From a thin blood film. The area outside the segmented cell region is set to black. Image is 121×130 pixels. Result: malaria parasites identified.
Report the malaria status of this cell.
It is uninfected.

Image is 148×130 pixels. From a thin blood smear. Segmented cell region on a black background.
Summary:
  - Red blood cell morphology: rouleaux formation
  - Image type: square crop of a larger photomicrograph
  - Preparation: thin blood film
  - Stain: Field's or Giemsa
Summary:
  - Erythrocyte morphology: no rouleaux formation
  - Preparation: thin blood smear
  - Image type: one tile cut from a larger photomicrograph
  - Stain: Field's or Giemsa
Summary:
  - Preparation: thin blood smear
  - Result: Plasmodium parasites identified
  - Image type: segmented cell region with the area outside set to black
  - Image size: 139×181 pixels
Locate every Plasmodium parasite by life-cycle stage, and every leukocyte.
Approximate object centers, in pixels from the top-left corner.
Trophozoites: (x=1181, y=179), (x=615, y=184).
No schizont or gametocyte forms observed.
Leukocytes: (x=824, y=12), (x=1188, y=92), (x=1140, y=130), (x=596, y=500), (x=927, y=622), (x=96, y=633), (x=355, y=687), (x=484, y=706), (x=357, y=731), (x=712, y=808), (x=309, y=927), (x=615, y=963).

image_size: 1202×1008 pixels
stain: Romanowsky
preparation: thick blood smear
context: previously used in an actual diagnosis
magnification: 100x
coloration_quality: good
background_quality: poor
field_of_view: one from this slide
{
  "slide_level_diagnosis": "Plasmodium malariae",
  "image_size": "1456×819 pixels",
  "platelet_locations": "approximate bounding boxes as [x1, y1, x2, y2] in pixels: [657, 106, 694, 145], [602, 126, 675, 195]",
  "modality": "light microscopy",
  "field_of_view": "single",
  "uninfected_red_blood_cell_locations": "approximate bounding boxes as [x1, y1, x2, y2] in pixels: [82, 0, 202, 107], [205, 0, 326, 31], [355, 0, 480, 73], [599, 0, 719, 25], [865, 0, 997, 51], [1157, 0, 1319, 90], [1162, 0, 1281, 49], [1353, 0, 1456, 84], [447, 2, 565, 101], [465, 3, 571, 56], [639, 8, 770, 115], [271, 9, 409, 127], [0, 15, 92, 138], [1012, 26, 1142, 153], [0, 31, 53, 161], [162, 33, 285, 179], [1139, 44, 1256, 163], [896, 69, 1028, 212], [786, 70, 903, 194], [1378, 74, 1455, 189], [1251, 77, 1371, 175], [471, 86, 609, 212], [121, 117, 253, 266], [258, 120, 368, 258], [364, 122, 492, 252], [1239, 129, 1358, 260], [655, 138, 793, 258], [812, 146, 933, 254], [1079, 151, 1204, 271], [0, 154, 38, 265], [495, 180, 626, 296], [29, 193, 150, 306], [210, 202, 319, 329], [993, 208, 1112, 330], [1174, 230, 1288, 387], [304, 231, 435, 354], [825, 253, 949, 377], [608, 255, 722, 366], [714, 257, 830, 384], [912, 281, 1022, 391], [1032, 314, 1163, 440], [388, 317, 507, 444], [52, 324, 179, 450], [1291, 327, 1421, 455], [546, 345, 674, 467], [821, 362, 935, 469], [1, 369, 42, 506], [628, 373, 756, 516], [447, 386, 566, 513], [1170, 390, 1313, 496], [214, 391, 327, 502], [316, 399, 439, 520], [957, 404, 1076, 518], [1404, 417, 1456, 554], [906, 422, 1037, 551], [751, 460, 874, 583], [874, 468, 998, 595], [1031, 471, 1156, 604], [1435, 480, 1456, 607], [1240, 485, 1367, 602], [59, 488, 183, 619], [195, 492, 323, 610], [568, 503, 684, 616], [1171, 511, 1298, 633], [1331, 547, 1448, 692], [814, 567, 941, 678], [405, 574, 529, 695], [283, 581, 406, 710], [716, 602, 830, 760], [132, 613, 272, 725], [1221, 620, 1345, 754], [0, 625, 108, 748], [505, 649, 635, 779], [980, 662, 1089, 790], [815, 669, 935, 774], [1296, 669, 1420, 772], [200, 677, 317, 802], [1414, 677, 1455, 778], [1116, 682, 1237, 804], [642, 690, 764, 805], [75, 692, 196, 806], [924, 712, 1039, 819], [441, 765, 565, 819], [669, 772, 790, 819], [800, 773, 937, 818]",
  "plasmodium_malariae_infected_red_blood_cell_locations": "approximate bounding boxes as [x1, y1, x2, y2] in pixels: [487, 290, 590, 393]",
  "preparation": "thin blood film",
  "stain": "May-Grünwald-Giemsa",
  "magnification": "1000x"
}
───
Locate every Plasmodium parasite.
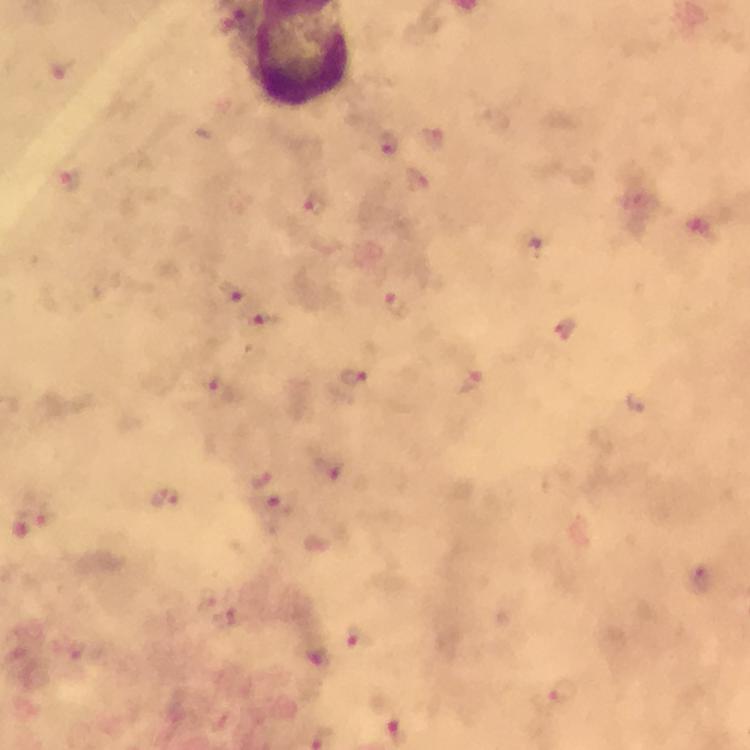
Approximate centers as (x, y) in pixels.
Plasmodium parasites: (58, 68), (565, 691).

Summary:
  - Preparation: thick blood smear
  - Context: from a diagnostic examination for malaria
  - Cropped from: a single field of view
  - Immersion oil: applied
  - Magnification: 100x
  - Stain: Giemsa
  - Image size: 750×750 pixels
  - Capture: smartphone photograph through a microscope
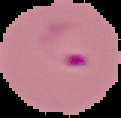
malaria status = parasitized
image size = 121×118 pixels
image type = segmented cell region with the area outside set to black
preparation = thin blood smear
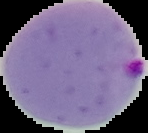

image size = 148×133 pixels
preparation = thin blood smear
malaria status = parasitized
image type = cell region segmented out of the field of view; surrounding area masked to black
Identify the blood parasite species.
───
*Work request*
Which of the lines above hold the string "type"? Pick each of them out.

*The answer*
  - Image type: square crop of a larger photomicrograph
  - Image type: one tile cut from a larger photomicrograph
  - Image type: segmented cell region with the area outside set to black
image type = segmented cell region with the area outside set to black
image type = cell region segmented out of the field of view; surrounding area masked to black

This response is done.